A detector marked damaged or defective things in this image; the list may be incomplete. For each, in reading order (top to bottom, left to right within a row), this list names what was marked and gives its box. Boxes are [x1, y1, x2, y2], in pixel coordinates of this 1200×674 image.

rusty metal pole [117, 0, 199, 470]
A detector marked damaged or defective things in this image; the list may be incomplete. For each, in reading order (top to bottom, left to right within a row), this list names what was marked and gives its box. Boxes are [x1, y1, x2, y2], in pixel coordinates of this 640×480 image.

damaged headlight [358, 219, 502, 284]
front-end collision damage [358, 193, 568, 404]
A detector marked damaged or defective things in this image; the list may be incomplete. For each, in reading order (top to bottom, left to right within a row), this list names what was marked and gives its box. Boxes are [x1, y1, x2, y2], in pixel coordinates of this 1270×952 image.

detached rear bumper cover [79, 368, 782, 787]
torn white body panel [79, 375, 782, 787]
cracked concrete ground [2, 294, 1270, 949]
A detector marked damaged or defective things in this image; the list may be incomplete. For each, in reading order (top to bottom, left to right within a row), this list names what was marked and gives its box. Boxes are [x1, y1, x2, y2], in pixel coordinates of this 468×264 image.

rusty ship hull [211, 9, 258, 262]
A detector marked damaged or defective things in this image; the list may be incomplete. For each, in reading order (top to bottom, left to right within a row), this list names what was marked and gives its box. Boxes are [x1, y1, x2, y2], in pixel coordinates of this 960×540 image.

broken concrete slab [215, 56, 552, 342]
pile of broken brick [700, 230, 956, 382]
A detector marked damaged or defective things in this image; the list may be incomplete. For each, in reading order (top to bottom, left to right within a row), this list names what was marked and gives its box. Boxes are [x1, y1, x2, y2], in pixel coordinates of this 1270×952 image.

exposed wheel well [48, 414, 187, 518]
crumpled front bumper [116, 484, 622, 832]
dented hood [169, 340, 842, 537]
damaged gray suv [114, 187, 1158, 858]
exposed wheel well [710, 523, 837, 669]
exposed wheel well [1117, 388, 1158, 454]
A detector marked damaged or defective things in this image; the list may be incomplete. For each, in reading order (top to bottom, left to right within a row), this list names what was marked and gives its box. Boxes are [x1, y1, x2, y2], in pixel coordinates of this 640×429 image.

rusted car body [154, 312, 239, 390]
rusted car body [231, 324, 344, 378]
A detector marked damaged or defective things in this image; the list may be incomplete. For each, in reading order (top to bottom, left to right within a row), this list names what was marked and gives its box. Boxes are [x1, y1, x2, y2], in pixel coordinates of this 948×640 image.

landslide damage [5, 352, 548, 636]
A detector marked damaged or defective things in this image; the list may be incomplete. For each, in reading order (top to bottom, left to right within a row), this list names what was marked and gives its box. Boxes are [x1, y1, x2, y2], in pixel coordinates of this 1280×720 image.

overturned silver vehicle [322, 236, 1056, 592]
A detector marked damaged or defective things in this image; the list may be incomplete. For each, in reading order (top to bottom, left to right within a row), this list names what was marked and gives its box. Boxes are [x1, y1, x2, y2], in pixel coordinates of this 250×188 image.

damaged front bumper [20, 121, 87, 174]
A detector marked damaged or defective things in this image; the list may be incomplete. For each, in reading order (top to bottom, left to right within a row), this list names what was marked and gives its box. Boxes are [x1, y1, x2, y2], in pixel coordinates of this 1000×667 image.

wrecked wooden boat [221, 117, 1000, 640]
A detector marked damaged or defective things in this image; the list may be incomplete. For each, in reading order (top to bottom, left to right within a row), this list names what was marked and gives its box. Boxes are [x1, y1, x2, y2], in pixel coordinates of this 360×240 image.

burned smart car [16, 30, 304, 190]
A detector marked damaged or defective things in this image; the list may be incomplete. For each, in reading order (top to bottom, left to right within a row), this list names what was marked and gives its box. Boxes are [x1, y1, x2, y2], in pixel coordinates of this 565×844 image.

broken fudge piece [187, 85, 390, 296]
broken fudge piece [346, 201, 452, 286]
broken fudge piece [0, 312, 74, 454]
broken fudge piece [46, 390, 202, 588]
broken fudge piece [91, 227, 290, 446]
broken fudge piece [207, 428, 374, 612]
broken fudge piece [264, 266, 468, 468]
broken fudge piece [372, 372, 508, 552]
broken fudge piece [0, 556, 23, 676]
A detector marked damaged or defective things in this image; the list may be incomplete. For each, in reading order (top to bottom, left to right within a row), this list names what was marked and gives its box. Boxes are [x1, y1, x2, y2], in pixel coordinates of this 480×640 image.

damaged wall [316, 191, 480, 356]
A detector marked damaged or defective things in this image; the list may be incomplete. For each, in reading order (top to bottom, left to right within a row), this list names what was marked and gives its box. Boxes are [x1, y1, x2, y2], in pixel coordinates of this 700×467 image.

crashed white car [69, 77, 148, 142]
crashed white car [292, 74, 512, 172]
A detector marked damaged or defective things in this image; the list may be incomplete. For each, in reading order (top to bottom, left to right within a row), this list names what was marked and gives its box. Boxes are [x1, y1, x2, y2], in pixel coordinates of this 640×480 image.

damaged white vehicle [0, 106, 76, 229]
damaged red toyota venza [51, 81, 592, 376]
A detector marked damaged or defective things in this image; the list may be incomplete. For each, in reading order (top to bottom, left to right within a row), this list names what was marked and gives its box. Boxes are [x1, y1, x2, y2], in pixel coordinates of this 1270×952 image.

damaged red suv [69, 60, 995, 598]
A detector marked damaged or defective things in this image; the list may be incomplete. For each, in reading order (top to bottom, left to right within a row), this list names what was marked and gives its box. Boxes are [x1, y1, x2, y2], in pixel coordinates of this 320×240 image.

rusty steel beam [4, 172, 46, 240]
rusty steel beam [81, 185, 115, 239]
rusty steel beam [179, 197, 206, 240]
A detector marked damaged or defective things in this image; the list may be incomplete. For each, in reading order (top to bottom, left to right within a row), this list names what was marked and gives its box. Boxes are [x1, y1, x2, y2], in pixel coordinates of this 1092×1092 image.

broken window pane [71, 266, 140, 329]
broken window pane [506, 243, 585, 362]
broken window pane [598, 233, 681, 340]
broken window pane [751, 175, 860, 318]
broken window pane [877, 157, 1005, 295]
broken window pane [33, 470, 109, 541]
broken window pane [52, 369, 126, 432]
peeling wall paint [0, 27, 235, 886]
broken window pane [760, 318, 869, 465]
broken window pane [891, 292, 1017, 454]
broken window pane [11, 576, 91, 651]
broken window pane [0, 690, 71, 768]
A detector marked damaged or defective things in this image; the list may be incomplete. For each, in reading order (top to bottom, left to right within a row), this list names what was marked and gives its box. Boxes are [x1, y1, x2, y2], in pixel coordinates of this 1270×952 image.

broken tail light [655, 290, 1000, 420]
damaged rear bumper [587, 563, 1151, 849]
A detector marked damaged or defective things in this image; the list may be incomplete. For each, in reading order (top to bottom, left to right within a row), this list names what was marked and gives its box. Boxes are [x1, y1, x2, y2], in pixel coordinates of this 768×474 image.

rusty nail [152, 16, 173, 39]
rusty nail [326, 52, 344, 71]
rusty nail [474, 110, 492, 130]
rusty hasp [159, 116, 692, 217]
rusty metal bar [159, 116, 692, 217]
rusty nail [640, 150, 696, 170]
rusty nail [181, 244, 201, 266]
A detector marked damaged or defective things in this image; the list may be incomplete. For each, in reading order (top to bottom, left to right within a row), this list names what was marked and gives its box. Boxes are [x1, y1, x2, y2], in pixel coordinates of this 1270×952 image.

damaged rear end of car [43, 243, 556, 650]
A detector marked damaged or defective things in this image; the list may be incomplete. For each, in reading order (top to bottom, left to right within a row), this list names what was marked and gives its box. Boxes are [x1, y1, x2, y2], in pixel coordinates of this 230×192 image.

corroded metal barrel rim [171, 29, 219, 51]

**Set problem:** Render every line of the entries above as a Markdown table with the columns "Row" and "Line". Number the rows in order and omit blank lines.

**Solution to the problem:**
| Row | Line |
|---|---|
| 1 | A detector marked damaged or defective things in this image; the list may be incomplete. For each, in reading order (top to bottom, left to right within a row), this list names what was marked and gives its box. Boxes are [x1, y1, x2, y2], in pixel coordinates of this 1200×674 image. |
| 2 | rusty metal pole [117, 0, 199, 470] |
| 3 | A detector marked damaged or defective things in this image; the list may be incomplete. For each, in reading order (top to bottom, left to right within a row), this list names what was marked and gives its box. Boxes are [x1, y1, x2, y2], in pixel coordinates of this 640×480 image. |
| 4 | damaged headlight [358, 219, 502, 284] |
| 5 | front-end collision damage [358, 193, 568, 404] |
| 6 | A detector marked damaged or defective things in this image; the list may be incomplete. For each, in reading order (top to bottom, left to right within a row), this list names what was marked and gives its box. Boxes are [x1, y1, x2, y2], in pixel coordinates of this 1270×952 image. |
| 7 | detached rear bumper cover [79, 368, 782, 787] |
| 8 | torn white body panel [79, 375, 782, 787] |
| 9 | cracked concrete ground [2, 294, 1270, 949] |
| 10 | A detector marked damaged or defective things in this image; the list may be incomplete. For each, in reading order (top to bottom, left to right within a row), this list names what was marked and gives its box. Boxes are [x1, y1, x2, y2], in pixel coordinates of this 468×264 image. |
| 11 | rusty ship hull [211, 9, 258, 262] |
| 12 | A detector marked damaged or defective things in this image; the list may be incomplete. For each, in reading order (top to bottom, left to right within a row), this list names what was marked and gives its box. Boxes are [x1, y1, x2, y2], in pixel coordinates of this 960×540 image. |
| 13 | broken concrete slab [215, 56, 552, 342] |
| 14 | pile of broken brick [700, 230, 956, 382] |
| 15 | A detector marked damaged or defective things in this image; the list may be incomplete. For each, in reading order (top to bottom, left to right within a row), this list names what was marked and gives its box. Boxes are [x1, y1, x2, y2], in pixel coordinates of this 1270×952 image. |
| 16 | exposed wheel well [48, 414, 187, 518] |
| 17 | crumpled front bumper [116, 484, 622, 832] |
| 18 | dented hood [169, 340, 842, 537] |
| 19 | damaged gray suv [114, 187, 1158, 858] |
| 20 | exposed wheel well [710, 523, 837, 669] |
| 21 | exposed wheel well [1117, 388, 1158, 454] |
| 22 | A detector marked damaged or defective things in this image; the list may be incomplete. For each, in reading order (top to bottom, left to right within a row), this list names what was marked and gives its box. Boxes are [x1, y1, x2, y2], in pixel coordinates of this 640×429 image. |
| 23 | rusted car body [154, 312, 239, 390] |
| 24 | rusted car body [231, 324, 344, 378] |
| 25 | A detector marked damaged or defective things in this image; the list may be incomplete. For each, in reading order (top to bottom, left to right within a row), this list names what was marked and gives its box. Boxes are [x1, y1, x2, y2], in pixel coordinates of this 948×640 image. |
| 26 | landslide damage [5, 352, 548, 636] |
| 27 | A detector marked damaged or defective things in this image; the list may be incomplete. For each, in reading order (top to bottom, left to right within a row), this list names what was marked and gives its box. Boxes are [x1, y1, x2, y2], in pixel coordinates of this 1280×720 image. |
| 28 | overturned silver vehicle [322, 236, 1056, 592] |
| 29 | A detector marked damaged or defective things in this image; the list may be incomplete. For each, in reading order (top to bottom, left to right within a row), this list names what was marked and gives its box. Boxes are [x1, y1, x2, y2], in pixel coordinates of this 250×188 image. |
| 30 | damaged front bumper [20, 121, 87, 174] |
| 31 | A detector marked damaged or defective things in this image; the list may be incomplete. For each, in reading order (top to bottom, left to right within a row), this list names what was marked and gives its box. Boxes are [x1, y1, x2, y2], in pixel coordinates of this 1000×667 image. |
| 32 | wrecked wooden boat [221, 117, 1000, 640] |
| 33 | A detector marked damaged or defective things in this image; the list may be incomplete. For each, in reading order (top to bottom, left to right within a row), this list names what was marked and gives its box. Boxes are [x1, y1, x2, y2], in pixel coordinates of this 360×240 image. |
| 34 | burned smart car [16, 30, 304, 190] |
| 35 | A detector marked damaged or defective things in this image; the list may be incomplete. For each, in reading order (top to bottom, left to right within a row), this list names what was marked and gives its box. Boxes are [x1, y1, x2, y2], in pixel coordinates of this 565×844 image. |
| 36 | broken fudge piece [187, 85, 390, 296] |
| 37 | broken fudge piece [346, 201, 452, 286] |
| 38 | broken fudge piece [0, 312, 74, 454] |
| 39 | broken fudge piece [46, 390, 202, 588] |
| 40 | broken fudge piece [91, 227, 290, 446] |
| 41 | broken fudge piece [207, 428, 374, 612] |
| 42 | broken fudge piece [264, 266, 468, 468] |
| 43 | broken fudge piece [372, 372, 508, 552] |
| 44 | broken fudge piece [0, 556, 23, 676] |
| 45 | A detector marked damaged or defective things in this image; the list may be incomplete. For each, in reading order (top to bottom, left to right within a row), this list names what was marked and gives its box. Boxes are [x1, y1, x2, y2], in pixel coordinates of this 480×640 image. |
| 46 | damaged wall [316, 191, 480, 356] |
| 47 | A detector marked damaged or defective things in this image; the list may be incomplete. For each, in reading order (top to bottom, left to right within a row), this list names what was marked and gives its box. Boxes are [x1, y1, x2, y2], in pixel coordinates of this 700×467 image. |
| 48 | crashed white car [69, 77, 148, 142] |
| 49 | crashed white car [292, 74, 512, 172] |
| 50 | A detector marked damaged or defective things in this image; the list may be incomplete. For each, in reading order (top to bottom, left to right within a row), this list names what was marked and gives its box. Boxes are [x1, y1, x2, y2], in pixel coordinates of this 640×480 image. |
| 51 | damaged white vehicle [0, 106, 76, 229] |
| 52 | damaged red toyota venza [51, 81, 592, 376] |
| 53 | A detector marked damaged or defective things in this image; the list may be incomplete. For each, in reading order (top to bottom, left to right within a row), this list names what was marked and gives its box. Boxes are [x1, y1, x2, y2], in pixel coordinates of this 1270×952 image. |
| 54 | damaged red suv [69, 60, 995, 598] |
| 55 | A detector marked damaged or defective things in this image; the list may be incomplete. For each, in reading order (top to bottom, left to right within a row), this list names what was marked and gives its box. Boxes are [x1, y1, x2, y2], in pixel coordinates of this 320×240 image. |
| 56 | rusty steel beam [4, 172, 46, 240] |
| 57 | rusty steel beam [81, 185, 115, 239] |
| 58 | rusty steel beam [179, 197, 206, 240] |
| 59 | A detector marked damaged or defective things in this image; the list may be incomplete. For each, in reading order (top to bottom, left to right within a row), this list names what was marked and gives its box. Boxes are [x1, y1, x2, y2], in pixel coordinates of this 1092×1092 image. |
| 60 | broken window pane [71, 266, 140, 329] |
| 61 | broken window pane [506, 243, 585, 362] |
| 62 | broken window pane [598, 233, 681, 340] |
| 63 | broken window pane [751, 175, 860, 318] |
| 64 | broken window pane [877, 157, 1005, 295] |
| 65 | broken window pane [33, 470, 109, 541] |
| 66 | broken window pane [52, 369, 126, 432] |
| 67 | peeling wall paint [0, 27, 235, 886] |
| 68 | broken window pane [760, 318, 869, 465] |
| 69 | broken window pane [891, 292, 1017, 454] |
| 70 | broken window pane [11, 576, 91, 651] |
| 71 | broken window pane [0, 690, 71, 768] |
| 72 | A detector marked damaged or defective things in this image; the list may be incomplete. For each, in reading order (top to bottom, left to right within a row), this list names what was marked and gives its box. Boxes are [x1, y1, x2, y2], in pixel coordinates of this 1270×952 image. |
| 73 | broken tail light [655, 290, 1000, 420] |
| 74 | damaged rear bumper [587, 563, 1151, 849] |
| 75 | A detector marked damaged or defective things in this image; the list may be incomplete. For each, in reading order (top to bottom, left to right within a row), this list names what was marked and gives its box. Boxes are [x1, y1, x2, y2], in pixel coordinates of this 768×474 image. |
| 76 | rusty nail [152, 16, 173, 39] |
| 77 | rusty nail [326, 52, 344, 71] |
| 78 | rusty nail [474, 110, 492, 130] |
| 79 | rusty hasp [159, 116, 692, 217] |
| 80 | rusty metal bar [159, 116, 692, 217] |
| 81 | rusty nail [640, 150, 696, 170] |
| 82 | rusty nail [181, 244, 201, 266] |
| 83 | A detector marked damaged or defective things in this image; the list may be incomplete. For each, in reading order (top to bottom, left to right within a row), this list names what was marked and gives its box. Boxes are [x1, y1, x2, y2], in pixel coordinates of this 1270×952 image. |
| 84 | damaged rear end of car [43, 243, 556, 650] |
| 85 | A detector marked damaged or defective things in this image; the list may be incomplete. For each, in reading order (top to bottom, left to right within a row), this list names what was marked and gives its box. Boxes are [x1, y1, x2, y2], in pixel coordinates of this 230×192 image. |
| 86 | corroded metal barrel rim [171, 29, 219, 51] |